Organized by sub-genre, the book starts with Native slipstream, stories infused with time travel, alternate realities and alternative history like Vizenor’s “Custer on the Slipstream.” Next up are stories about contact with other beings featuring, among others, an excerpt from Gerry William’s The Black Ship. Dillon includes stories that highlight Indigenous science like a piece from Archie Weller’s Land of the Golden Clouds, asserting that one of the roles of Native science fiction is to disentangle that science from notions of “primitive” knowledge and myth. The fourth section calls out stories of apocalypse like William Sanders’ “When This World Is All on Fire” and a piece from Zainab Amadahy’s The Moons of Palmares. The anthology closes with examples of biskaabiiyang, or “returning to ourselves,” bringing together stories like Eden Robinson’s “Terminal Avenue” and a piece from Robert Sullivan’s Star Waka.
An essential book for readers and students of both Native literature and science fiction, Walking the Clouds is an invaluable collection.

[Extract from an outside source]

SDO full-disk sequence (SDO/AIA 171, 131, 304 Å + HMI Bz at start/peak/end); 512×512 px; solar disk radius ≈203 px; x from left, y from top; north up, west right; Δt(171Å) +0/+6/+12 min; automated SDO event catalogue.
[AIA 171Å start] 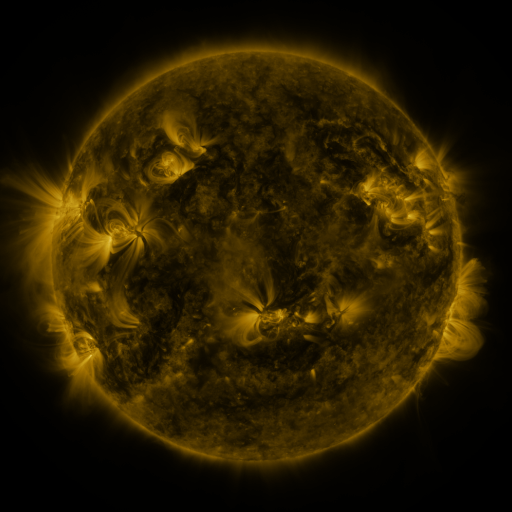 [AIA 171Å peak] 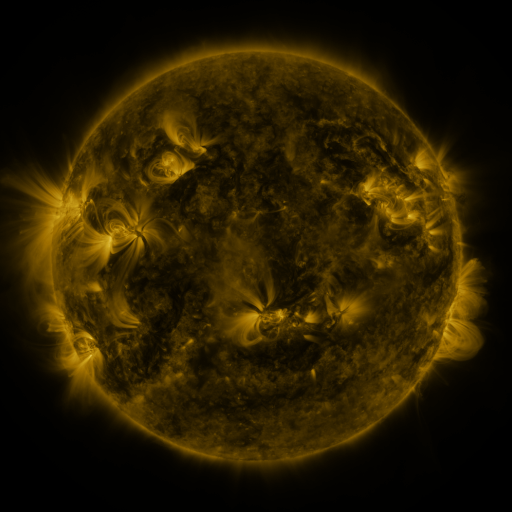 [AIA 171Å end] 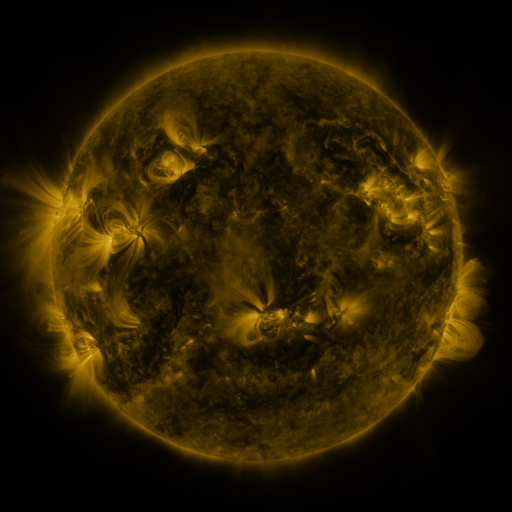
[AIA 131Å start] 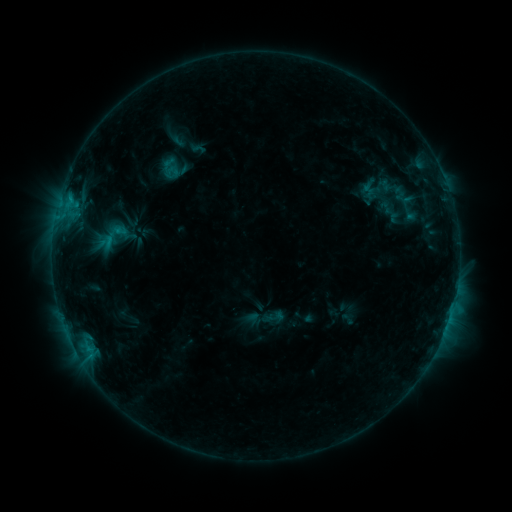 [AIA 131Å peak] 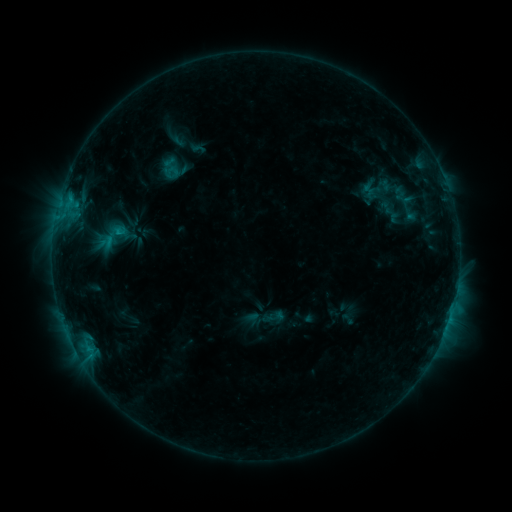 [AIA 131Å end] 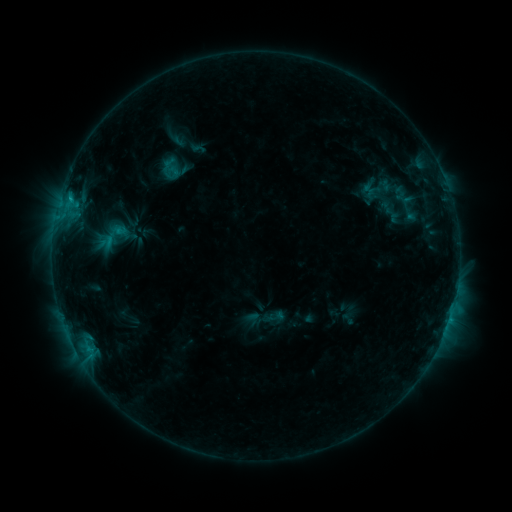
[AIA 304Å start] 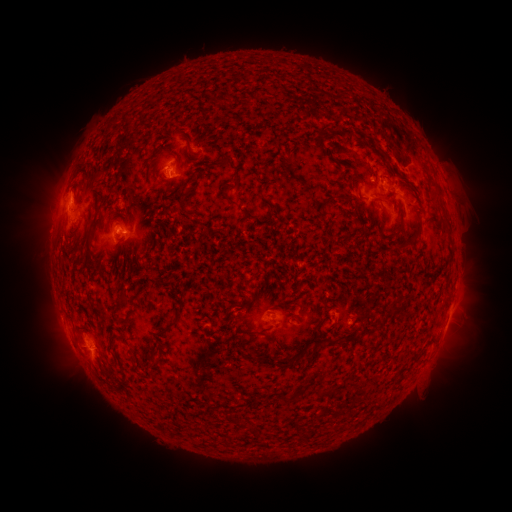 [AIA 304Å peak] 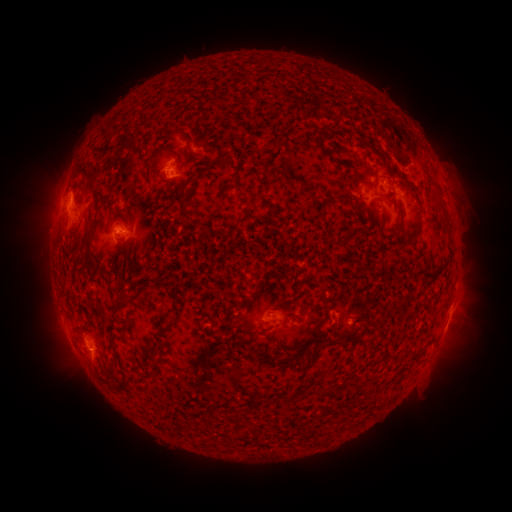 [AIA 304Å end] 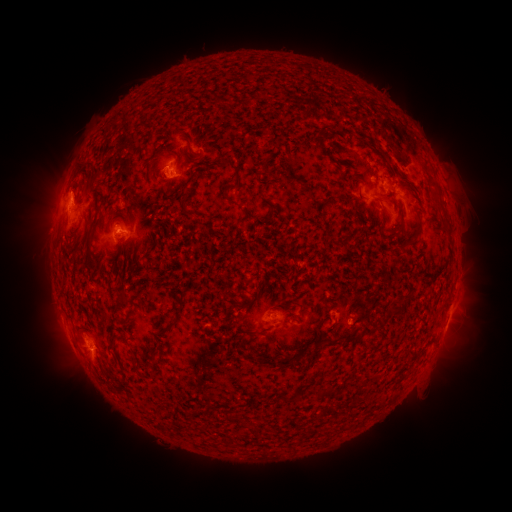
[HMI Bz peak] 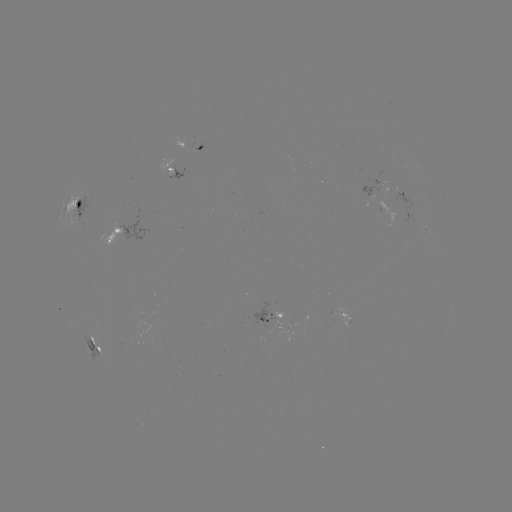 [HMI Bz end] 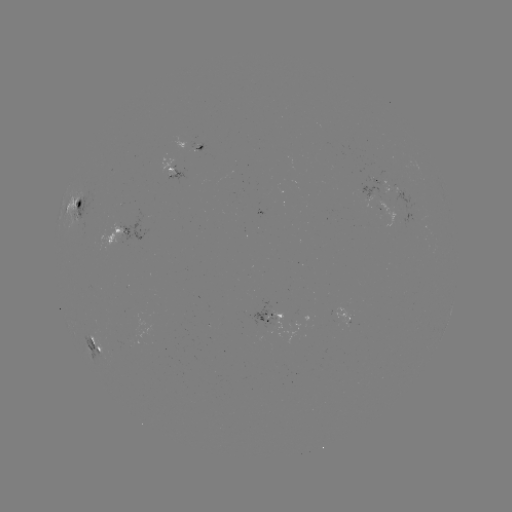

It brings together not only great examples of Native science fiction from an internationally-known cast of authors, but Dillon’s insightful scholarship sheds new light on the traditions of imagining an Indigenous future.
Now for something different, book 2 in Mindee Arnett’s Avalon series (I need to read book 1 now, they look awesome):
Following the events of Avalon, Jeth Seagrave and his crew are on the run. Jeth is desperate to find the resources and funding he needs to rescue his mother from an ITA’s research lab and leave this whole galaxy behind for a new life somewhere else. But the ITA is just as desperate, and soon Jeth finds himself pursued by a mysterious figure hell-bent on capturing Jeth and his crew—dead or alive. In a last-ditch effort to save everyone he holds dear, Jeth enters into a bargain with the last person he ever thought he’d see again: Dax Shepherd, the galaxy’s newest and most fearsome crime lord. And he’s not the only one: upon arriving back at Peltraz spaceport for the first time since he witnessed the death of his old employer, Jeth discovers Dax has a new partner: Jeth’s mother, Marian.
This shocking turn of events is only the first in another breathless, action-packed sci-fi adventure rife with danger, love, and betrayal, as Jeth has to once again ask himself how much he’s willing to invest in a morally bankrupt galaxy in the hopes of saving those he cares for.
And last but not least, a science fictional Fast and the Furious? Oookay, you have my attention.
The Fast and the Furious gets a sci-fi twist in this action-packed debut
On corporately controlled Castra, rally racing is a high stakes game that seventeen-year-old Phoebe Van Zant knows all too well. Phee’s legendary racer father disappeared mysteriously, but that hasn’t stopped her from speeding headlong into trouble. When she and her best friend, Bear, attract the attention of Charles Benroyal, they are blackmailed into racing for Benroyal Corp, a company that represents everything Phee detests. Worse, Phee risks losing Bear as she falls for Cash, her charming new teammate. But when she discovers that Benroyal is controlling more than a corporation, Phee realizes she has a much bigger role in Castra’s future than she could ever have imagined. It’s up to Phee to take Benroyal down. But even with the help of her team, can a street-rat destroy an empire?
And that’s it from us! What books do you have on YOUR radar?